10) Brittany Howard – Jaime
The first solo album from Alabama Shakes singer Brittany Howard is named after the older sister she lost to cancer at the age of 13. Although the songs aren’t specifically about Jaime, she wanted to reclaim the name “so it would no longer bring me sadness”.
“She was my first teacher,” Howard told the BBC. “She was the one who taught me to love music, and who taught me to be imaginative and creative. She left me with all those things I hold near and dear to me, so it only felt appropriate to put her name on there – because I feel like I didn’t do it alone.”
The album is autobiographical, though, as Howard addresses her struggles with religion on He Loves Me, unrequited love on Georgia and racism on Goat Head – sparked by the memory of a severed head left in the passenger seat of her mixed-race parents’ car when she was growing up in rural Alabama.
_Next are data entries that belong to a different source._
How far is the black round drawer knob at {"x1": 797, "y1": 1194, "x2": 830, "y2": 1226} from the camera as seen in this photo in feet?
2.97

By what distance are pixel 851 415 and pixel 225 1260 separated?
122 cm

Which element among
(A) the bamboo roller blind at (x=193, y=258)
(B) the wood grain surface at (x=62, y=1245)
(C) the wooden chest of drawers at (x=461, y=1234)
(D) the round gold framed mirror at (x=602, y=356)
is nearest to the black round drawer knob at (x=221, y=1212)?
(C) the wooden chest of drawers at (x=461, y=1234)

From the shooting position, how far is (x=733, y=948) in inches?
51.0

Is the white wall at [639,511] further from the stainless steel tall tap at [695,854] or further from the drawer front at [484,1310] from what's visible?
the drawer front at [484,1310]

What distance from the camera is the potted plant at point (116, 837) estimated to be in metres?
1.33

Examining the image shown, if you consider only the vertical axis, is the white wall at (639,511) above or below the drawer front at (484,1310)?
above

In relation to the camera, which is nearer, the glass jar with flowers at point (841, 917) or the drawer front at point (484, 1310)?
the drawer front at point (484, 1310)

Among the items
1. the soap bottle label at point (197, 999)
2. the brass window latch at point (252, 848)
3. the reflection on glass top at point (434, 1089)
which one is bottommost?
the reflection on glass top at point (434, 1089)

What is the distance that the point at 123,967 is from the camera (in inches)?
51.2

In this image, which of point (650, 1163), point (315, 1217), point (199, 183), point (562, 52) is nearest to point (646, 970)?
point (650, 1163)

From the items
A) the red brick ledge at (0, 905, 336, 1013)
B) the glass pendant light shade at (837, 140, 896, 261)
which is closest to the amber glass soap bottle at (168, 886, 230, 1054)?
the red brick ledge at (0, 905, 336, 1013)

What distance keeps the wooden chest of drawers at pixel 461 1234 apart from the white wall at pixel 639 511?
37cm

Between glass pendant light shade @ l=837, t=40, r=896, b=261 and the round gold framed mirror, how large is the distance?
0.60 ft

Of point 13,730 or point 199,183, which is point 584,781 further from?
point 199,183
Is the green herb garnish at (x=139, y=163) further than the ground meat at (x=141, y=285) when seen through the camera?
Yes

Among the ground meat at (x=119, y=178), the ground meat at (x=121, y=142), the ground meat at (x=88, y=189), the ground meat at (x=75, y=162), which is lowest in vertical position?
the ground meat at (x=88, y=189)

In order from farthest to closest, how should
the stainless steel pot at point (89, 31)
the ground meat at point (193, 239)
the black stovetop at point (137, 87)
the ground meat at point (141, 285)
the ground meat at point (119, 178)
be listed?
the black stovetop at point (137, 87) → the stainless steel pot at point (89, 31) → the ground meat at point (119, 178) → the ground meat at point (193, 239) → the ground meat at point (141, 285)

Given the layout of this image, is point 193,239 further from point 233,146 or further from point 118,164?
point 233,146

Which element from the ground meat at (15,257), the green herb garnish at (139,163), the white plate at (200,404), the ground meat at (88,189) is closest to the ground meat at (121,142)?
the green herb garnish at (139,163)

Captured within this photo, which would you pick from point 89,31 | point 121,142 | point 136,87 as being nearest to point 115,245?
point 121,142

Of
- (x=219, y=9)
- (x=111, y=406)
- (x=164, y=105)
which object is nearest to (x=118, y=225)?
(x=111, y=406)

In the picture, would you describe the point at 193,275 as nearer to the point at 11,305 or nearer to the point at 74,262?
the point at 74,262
Musically rich and unconstrained by genre, Howard wrote the entire record while holed up in a sweltering box room in Topanga, California, before fleshing out her demos in the studio with jazz musicians Nate Smith and Robert Glasper.
It confirmed her status as one of America’s most compelling modern songwriters. “It’s really liberating because I can just do whatever I want,” she told Paste magazine. “I mean, what a great feeling.”
The 30 “best of” lists appeared in: Associated Press, BBC 6 Music, Billboard, Complex, Consequence of Sound, Cracked, Dazed and Confused, Entertainment Weekly, The Guardian, Hot Press, Les Inrockuptibles, Loud Quiet, Mojo, NME, NPR, Paste, People, Pitchfork, Pop Matters, Q Magazine, Rolling Stone, Stereogum, The Sydney Morning Herald, The Times, Time Magazine, Triple J, Uncut, Uproxxx, US Weekly and Vice.